Wow, rough start. Hope she gets better soon. For my own education, why the banamine? Is she having pain or is it for possible swelling in the GI tract? Just never heard of putting a newborn on banamine. If it's oral banamine I'd think that would be awful hard on a belly that doesn't have any hay in it to act as a buffer. And if your having to give shots every day...man, I feel for you and her. Had to do that once with some weanlings I bought because I felt sorry for them. They all had shipping fever bad so it was penicillin shots day after day until there was nowhere left to stick them that they weren't already sore. It about made me cry having to do it. Still have a mare left out of the 4 I brought home with me and she still has a needle phobia 18 years later.


----------



## lamoncha lover (Mar 1, 2009)

well i guess it is to prevent colic symptoms that would stop her from nursing and to help with inflammation.
I really don't like giving it..and it is shot (0.5cc) but I have been giving it orally. I have only done 3 doses and think I am going to stop and see how it goes.
the pen g is in muscle..and I sure hate it. She will only be on Pen G for 2 days after her stool goes normal..the other med is oral. Hoping like heck her stool goes normal so I can quit giving shots! I feel pretty bad for her. Seems i am either poking her or forcing something down her throat. Bless her heart


----------



## DragonFlyFarm (Oct 12, 2012)

Oh Lamancha. I'm sorry little Onyx is having a rough start. Remember to breathe, they are far tougher than they look.


----------



## Irish Pixie (May 14, 2002)

Well crap! I'm thinking good thoughts for the sweet little thing, and you too, LL.


----------



## lamoncha lover (Mar 1, 2009)

i decided to let onyx out today. She seems to behaving a lot of gas..and I haven't seen a poo in a day or 2.. Not sure if she has gone or not. So figured..she acts good..she is going to get soome excersize today. And boy did she. dontknow how to do video on herebut i got soome cute ones. heres a pic of her today
hasnt she changed since the first picture. wow


----------



## DragonFlyFarm (Oct 12, 2012)

Awww -- Sweet little Onyx


----------



## lamoncha lover (Mar 1, 2009)

still worried bout my girl. finally poo's large amount yesterday...is very black..she did have 2 doses of peopto bismal,,,,but her poo still isnt right and i cant stop her shots until 2 days after it gets right. Black stool can be a sign of blood..she continues to do well...its just the poo..
i really dont know what I am supposed to do.


----------



## Irish Pixie (May 14, 2002)

lamoncha lover said:


> still worried bout my girl. finally poo's large amount yesterday...is very black..she did have 2 doses of peopto bismal,,,,but her poo still isnt right and i cant stop her shots until 2 days after it gets right. Black stool can be a sign of blood..she continues to do well...its just the poo..
> i really dont know what I am supposed to do.

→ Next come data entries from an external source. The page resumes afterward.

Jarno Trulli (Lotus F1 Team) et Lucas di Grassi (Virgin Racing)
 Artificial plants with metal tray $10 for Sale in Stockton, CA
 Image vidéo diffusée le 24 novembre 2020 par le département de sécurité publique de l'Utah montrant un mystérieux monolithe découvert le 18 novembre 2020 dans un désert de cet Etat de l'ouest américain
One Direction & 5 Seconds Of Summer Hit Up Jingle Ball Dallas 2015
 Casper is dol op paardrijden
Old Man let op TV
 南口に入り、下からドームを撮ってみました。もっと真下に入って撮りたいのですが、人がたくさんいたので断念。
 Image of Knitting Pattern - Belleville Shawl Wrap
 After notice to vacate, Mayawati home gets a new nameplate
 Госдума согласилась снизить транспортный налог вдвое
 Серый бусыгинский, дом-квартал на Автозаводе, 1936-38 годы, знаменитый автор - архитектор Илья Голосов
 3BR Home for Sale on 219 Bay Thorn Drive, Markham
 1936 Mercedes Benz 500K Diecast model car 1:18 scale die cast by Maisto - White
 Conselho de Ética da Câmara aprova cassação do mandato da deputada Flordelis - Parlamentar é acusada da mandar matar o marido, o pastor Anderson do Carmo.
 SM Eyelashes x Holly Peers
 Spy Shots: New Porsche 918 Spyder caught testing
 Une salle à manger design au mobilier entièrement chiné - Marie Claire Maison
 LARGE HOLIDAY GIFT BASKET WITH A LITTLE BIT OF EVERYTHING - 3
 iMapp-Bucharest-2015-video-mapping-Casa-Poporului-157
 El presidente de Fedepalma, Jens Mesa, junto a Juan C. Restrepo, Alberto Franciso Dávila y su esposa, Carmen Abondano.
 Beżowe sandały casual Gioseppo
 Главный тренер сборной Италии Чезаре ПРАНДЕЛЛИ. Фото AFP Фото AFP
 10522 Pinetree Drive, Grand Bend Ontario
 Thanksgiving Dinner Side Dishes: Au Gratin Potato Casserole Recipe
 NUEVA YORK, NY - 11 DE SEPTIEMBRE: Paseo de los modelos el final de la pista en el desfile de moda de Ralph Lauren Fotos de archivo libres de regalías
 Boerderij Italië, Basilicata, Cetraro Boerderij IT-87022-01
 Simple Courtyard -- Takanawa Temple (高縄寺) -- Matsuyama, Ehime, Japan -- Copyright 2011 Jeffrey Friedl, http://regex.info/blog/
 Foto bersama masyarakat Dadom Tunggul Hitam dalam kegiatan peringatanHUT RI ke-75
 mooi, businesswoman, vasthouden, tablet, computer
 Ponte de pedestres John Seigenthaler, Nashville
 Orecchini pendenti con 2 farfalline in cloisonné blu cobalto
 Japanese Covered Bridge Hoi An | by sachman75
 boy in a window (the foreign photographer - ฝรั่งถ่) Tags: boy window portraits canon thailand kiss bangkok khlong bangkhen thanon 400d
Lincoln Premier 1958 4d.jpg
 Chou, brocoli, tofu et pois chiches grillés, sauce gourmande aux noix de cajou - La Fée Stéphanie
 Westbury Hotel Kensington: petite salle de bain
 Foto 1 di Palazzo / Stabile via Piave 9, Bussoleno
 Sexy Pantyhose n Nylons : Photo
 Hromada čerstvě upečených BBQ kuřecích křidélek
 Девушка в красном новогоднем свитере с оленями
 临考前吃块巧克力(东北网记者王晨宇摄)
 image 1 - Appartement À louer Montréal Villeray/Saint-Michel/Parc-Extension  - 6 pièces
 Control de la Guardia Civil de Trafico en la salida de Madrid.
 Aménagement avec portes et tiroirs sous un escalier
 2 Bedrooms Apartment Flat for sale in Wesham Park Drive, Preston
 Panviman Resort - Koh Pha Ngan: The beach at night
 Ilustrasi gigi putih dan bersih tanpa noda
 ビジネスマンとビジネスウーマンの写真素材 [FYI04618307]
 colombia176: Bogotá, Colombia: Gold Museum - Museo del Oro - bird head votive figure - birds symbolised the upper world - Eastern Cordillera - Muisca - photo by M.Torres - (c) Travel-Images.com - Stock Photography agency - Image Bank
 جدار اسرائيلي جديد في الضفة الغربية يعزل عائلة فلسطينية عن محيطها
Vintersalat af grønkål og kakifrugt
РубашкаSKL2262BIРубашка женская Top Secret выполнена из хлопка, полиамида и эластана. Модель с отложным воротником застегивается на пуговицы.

The pepto bismal can cause black stool. Can you take it to the Vet to be tested for blood?


----------



## lamoncha lover (Mar 1, 2009)

I thought i had a smear thing here..was looking for it to test myself. i am with holding the pepto today..if she has gas again I though i had read you can give infant gas rid or other gas relief meds to foals? Do you know what kind iS Safe,
If she is not passing normal stool very soon..like by tomorrow I am calling to make an appointment with the best horse vet in the area.. 
should have just went there to begin with.


----------



## Irish Pixie (May 14, 2002)

lamoncha lover said:


> I thought i had a smear thing here..was looking for it to test myself. i am with holding the pepto today..if she has gas again I though i had read you can give infant gas rid or other gas relief meds to foals? Do you know what kind iS Safe,
> If she is not passing normal stool very soon..like by tomorrow I am calling to make an appointment with the best horse vet in the area..
> should have just went there to begin with.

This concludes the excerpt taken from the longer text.